Begründung:
[1] Zwischen den Streitteilen besteht ein Haftpflichtversicherungsvertrag, dem die Allgemeinen und die Ergänzenden Allgemeinen Bedingungen für die Haftpflichtversicherung (AHVB 2004 und EHVB 2004) Fassung 01/2015 zugrunde liegen. Die EHVB lauten auszugsweise:
„ Abschnitt B:
Ergänzende Regelungen für spezielle Betriebs‑ und
Nichtbetriebsrisiken
[...]
15. Privathaftpflicht
1. Die Versicherung erstreckt sich nach Maßgabe des Deckungsumfanges der AHVB auf Schadenersatzverpflichtung en des Versicherungsnehmers als Privatperson aus den Gefahren des täglichen Lebens mit Ausnahme der Gefahr einer betrieblichen, beruflichen oder der gewerbsmäßigen Tätigkeit, insbesondere
[...]
2. Die Versicherung erstreckt sich auch auf gleichartige Schadenersatzverpflichtungen
2.1. des mit dem Versicherungsnehmer in häuslicher Gemeinschaft lebenden Ehegatten oder Lebensgefährten;
[...]“
Rechtliche Beurteilung
[2] 1. Die allgemeine Umschreibung des versicherten Risikos erfolgt durch die primäre Risikobegrenzung. Durch sie wird in grundsätzlicher Weise festgelegt, welche Interessen gegen welche Gefahren und für welchen Bedarf versichert sind. In Abschnitt B Art 15.1 EHVB wird eine primäre Risikoumschreibung dahin vorgenommen, dass in der Privathaftpflichtversicherung der Risikobereich „Gefahren des täglichen Lebens“ unter Versicherungsschutz gestellt wird (vgl 7 Ob 7/22p).

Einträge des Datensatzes

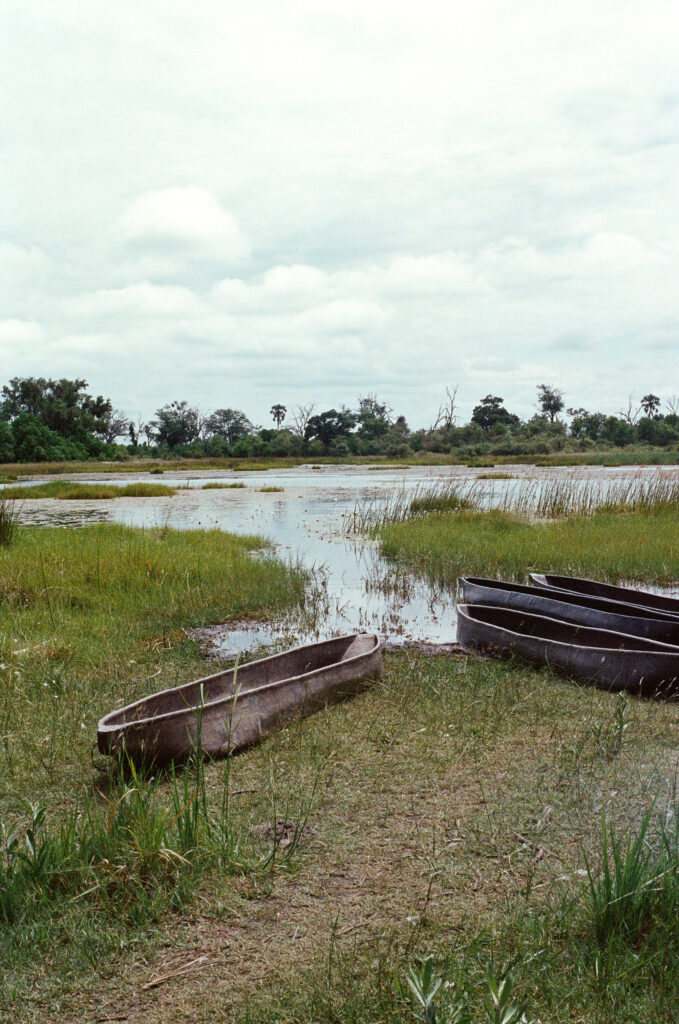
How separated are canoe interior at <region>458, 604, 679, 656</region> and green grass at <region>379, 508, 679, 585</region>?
3.02 meters

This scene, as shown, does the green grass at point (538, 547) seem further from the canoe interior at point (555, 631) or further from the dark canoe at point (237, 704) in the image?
the dark canoe at point (237, 704)

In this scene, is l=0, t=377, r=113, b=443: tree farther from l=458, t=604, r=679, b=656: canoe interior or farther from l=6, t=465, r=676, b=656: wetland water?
l=458, t=604, r=679, b=656: canoe interior

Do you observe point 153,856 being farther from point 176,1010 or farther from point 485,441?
point 485,441

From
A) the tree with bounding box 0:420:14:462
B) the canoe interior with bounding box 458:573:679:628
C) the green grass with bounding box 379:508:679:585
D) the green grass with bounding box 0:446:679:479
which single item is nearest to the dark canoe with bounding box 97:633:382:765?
the canoe interior with bounding box 458:573:679:628

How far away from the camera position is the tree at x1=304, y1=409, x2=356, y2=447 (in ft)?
242

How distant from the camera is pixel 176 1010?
91.5 inches

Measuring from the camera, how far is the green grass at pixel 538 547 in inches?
412

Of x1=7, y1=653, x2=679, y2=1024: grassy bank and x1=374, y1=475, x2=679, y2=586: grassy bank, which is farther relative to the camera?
x1=374, y1=475, x2=679, y2=586: grassy bank

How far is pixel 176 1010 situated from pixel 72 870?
78 centimetres

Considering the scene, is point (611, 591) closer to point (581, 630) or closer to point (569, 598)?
point (569, 598)

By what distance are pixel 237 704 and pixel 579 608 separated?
380 centimetres

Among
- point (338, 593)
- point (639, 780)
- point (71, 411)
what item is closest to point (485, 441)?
point (71, 411)

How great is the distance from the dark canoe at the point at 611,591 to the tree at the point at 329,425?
2579 inches

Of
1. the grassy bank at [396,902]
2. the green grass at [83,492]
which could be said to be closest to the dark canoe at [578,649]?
the grassy bank at [396,902]
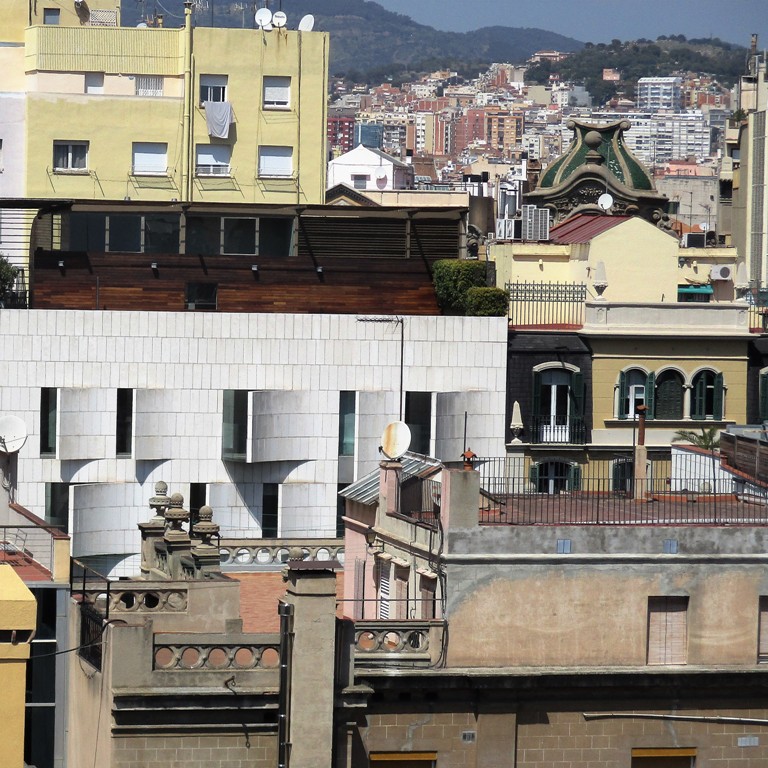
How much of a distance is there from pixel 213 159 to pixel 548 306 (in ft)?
62.7

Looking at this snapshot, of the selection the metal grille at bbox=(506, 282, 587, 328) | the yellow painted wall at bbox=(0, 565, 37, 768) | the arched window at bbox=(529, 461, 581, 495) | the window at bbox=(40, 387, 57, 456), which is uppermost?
the metal grille at bbox=(506, 282, 587, 328)

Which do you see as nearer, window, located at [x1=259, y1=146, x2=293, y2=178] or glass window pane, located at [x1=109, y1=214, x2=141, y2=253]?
glass window pane, located at [x1=109, y1=214, x2=141, y2=253]

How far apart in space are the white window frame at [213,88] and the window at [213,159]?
1505mm

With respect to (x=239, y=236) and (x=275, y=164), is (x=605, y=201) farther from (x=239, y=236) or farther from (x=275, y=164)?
(x=239, y=236)

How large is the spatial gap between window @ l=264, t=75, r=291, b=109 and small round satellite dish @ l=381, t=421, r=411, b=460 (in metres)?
38.7

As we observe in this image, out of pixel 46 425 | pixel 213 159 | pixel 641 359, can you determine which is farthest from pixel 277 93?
pixel 46 425

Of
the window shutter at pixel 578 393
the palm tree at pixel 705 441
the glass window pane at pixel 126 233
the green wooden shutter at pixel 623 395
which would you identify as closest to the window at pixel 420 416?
the window shutter at pixel 578 393

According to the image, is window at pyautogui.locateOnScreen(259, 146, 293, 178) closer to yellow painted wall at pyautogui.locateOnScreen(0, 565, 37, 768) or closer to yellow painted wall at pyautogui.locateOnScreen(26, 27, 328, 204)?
yellow painted wall at pyautogui.locateOnScreen(26, 27, 328, 204)

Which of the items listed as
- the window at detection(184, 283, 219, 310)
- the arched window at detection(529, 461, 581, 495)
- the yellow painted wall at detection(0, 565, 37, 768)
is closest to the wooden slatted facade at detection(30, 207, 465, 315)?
the window at detection(184, 283, 219, 310)

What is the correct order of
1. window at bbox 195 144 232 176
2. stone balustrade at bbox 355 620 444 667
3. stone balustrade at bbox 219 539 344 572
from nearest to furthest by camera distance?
stone balustrade at bbox 355 620 444 667
stone balustrade at bbox 219 539 344 572
window at bbox 195 144 232 176

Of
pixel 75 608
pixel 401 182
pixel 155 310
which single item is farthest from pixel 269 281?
pixel 401 182

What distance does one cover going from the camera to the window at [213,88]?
7494 cm

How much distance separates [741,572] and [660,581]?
123 centimetres

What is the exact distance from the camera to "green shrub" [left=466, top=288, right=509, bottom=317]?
58344 mm
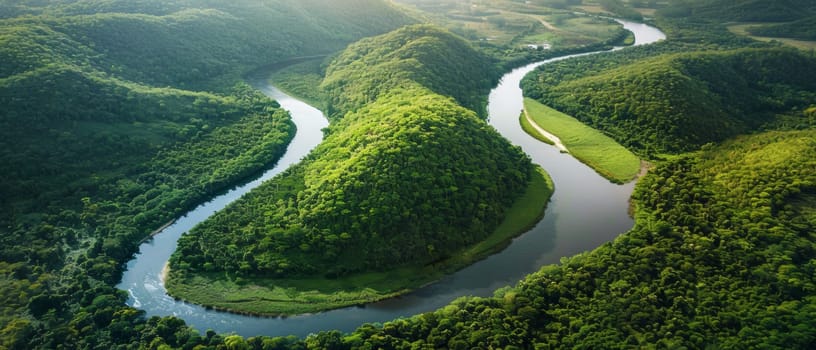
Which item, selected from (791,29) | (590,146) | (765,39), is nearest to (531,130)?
(590,146)

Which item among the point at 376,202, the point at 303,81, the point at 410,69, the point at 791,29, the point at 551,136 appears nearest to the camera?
the point at 376,202

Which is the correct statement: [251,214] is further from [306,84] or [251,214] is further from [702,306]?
[306,84]

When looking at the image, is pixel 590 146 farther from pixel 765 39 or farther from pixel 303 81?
pixel 765 39

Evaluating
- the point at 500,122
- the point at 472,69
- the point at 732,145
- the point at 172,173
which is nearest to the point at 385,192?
the point at 172,173

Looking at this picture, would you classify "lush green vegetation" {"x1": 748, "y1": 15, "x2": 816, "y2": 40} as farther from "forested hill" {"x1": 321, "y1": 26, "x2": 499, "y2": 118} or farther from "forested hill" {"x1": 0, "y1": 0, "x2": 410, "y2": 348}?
"forested hill" {"x1": 0, "y1": 0, "x2": 410, "y2": 348}

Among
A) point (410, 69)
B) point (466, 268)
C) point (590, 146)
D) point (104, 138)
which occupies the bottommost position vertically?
point (466, 268)
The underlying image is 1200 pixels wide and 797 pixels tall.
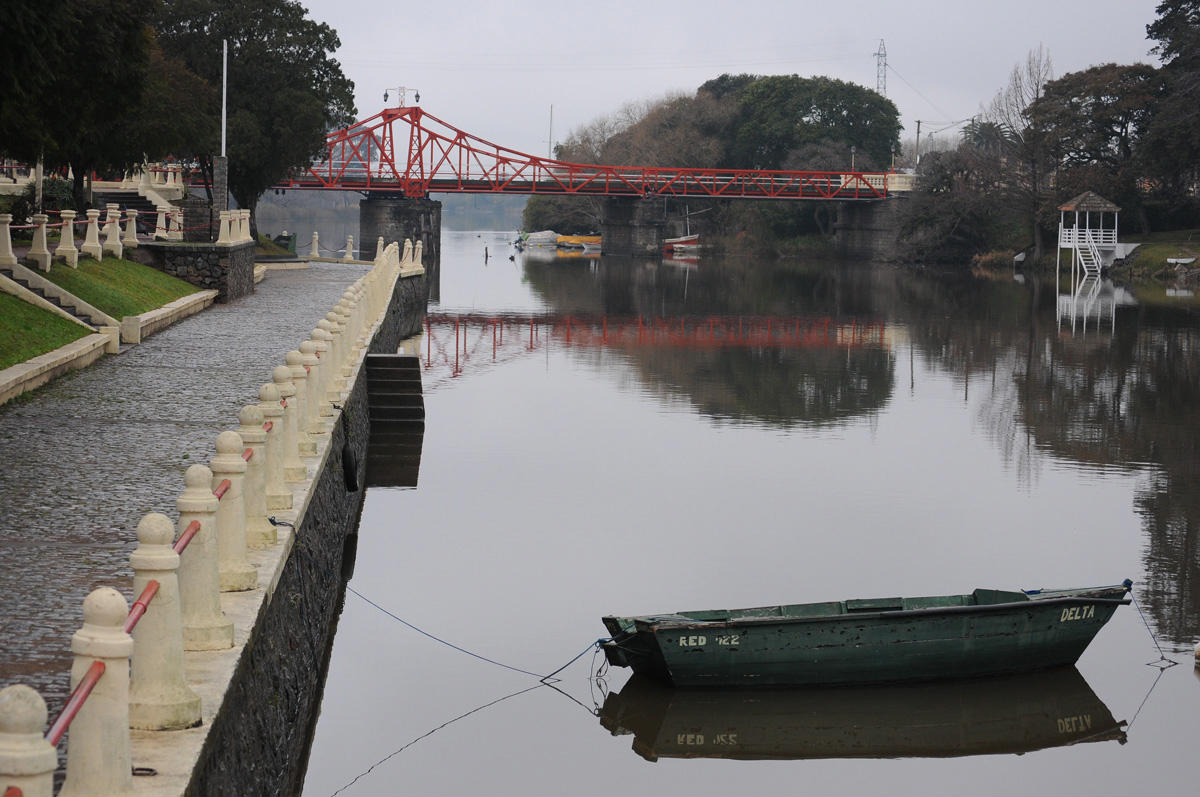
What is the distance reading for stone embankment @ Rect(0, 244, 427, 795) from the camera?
18.3 feet

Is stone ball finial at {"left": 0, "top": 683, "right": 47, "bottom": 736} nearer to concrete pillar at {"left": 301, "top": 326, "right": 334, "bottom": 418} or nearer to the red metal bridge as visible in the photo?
concrete pillar at {"left": 301, "top": 326, "right": 334, "bottom": 418}

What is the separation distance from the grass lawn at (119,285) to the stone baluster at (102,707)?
2004cm

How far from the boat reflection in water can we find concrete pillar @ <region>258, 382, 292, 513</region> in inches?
128

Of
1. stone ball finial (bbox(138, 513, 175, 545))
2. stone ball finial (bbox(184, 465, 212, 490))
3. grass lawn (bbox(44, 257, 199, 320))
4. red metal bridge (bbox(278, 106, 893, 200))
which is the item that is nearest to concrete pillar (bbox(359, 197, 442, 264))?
red metal bridge (bbox(278, 106, 893, 200))

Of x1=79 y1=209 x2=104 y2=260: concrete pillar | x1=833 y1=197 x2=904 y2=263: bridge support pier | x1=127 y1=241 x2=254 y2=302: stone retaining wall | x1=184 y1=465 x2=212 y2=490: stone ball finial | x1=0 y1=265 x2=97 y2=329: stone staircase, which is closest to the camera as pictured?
x1=184 y1=465 x2=212 y2=490: stone ball finial

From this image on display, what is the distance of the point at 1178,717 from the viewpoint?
1309 cm

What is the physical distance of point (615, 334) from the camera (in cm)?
4709

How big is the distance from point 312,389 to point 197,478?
835cm

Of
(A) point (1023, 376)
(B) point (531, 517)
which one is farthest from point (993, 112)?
(B) point (531, 517)

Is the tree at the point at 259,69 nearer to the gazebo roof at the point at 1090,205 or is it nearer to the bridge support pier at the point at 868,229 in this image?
the gazebo roof at the point at 1090,205

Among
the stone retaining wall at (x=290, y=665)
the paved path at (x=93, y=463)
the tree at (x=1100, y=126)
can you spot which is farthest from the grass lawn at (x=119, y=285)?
the tree at (x=1100, y=126)

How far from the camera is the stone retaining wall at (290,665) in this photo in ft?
25.2

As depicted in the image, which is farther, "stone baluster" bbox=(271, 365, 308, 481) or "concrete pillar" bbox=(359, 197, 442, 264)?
"concrete pillar" bbox=(359, 197, 442, 264)

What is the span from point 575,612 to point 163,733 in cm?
886
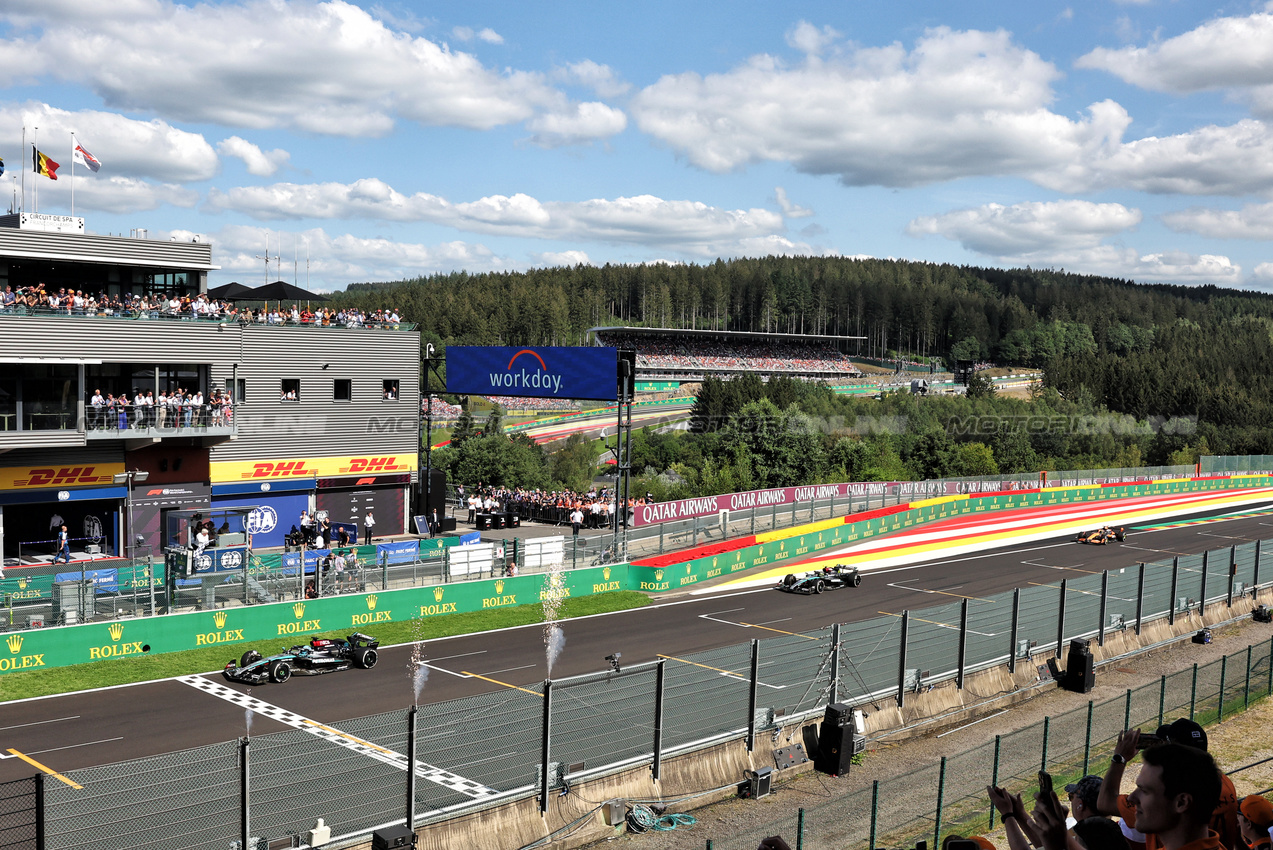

# Übungsaufgaben
**A.** Nennen Sie alle Arten von Tätigkeit, deren Gefahr laut Dokumenttext vom Schutz der Privathaftpflicht ausgenommen ist.
**B.** Prüfen Sie anhand des Dokumenttexts, ob die folgenden Aussagen zutreffen: (i) Dem Versicherungsvertrag liegen die Bedingungen in der Fassung 01/2015 zugrunde. (ii) Die Versicherung erstreckt sich auch auf den mit dem Versicherungsnehmer in häuslicher Gemeinschaft lebenden Lebensgefährten. (iii) Die allgemeine Umschreibung des versicherten Risikos erfolgt durch die sekundäre Risikobegrenzung.
**C.** Welcher Risikobereich wird laut Dokumenttext nach Abschnitt B Art 15.1 EHVB in der Privathaftpflichtversicherung unter Versicherungsschutz gestellt?

# Ergebnisse der Übung
**A.** betriebliche Tätigkeit, berufliche Tätigkeit, gewerbsmäßige Tätigkeit

**B.**
(i) Ja: „(AHVB 2004 und EHVB 2004) Fassung 01/2015 zugrunde liegen“
(ii) Ja: „des mit dem Versicherungsnehmer in häuslicher Gemeinschaft lebenden Ehegatten oder Lebensgefährten“
(iii) Nein: „Die allgemeine Umschreibung des versicherten Risikos erfolgt durch die primäre Risikobegrenzung.“

**C.** Der Risikobereich „Gefahren des täglichen Lebens“.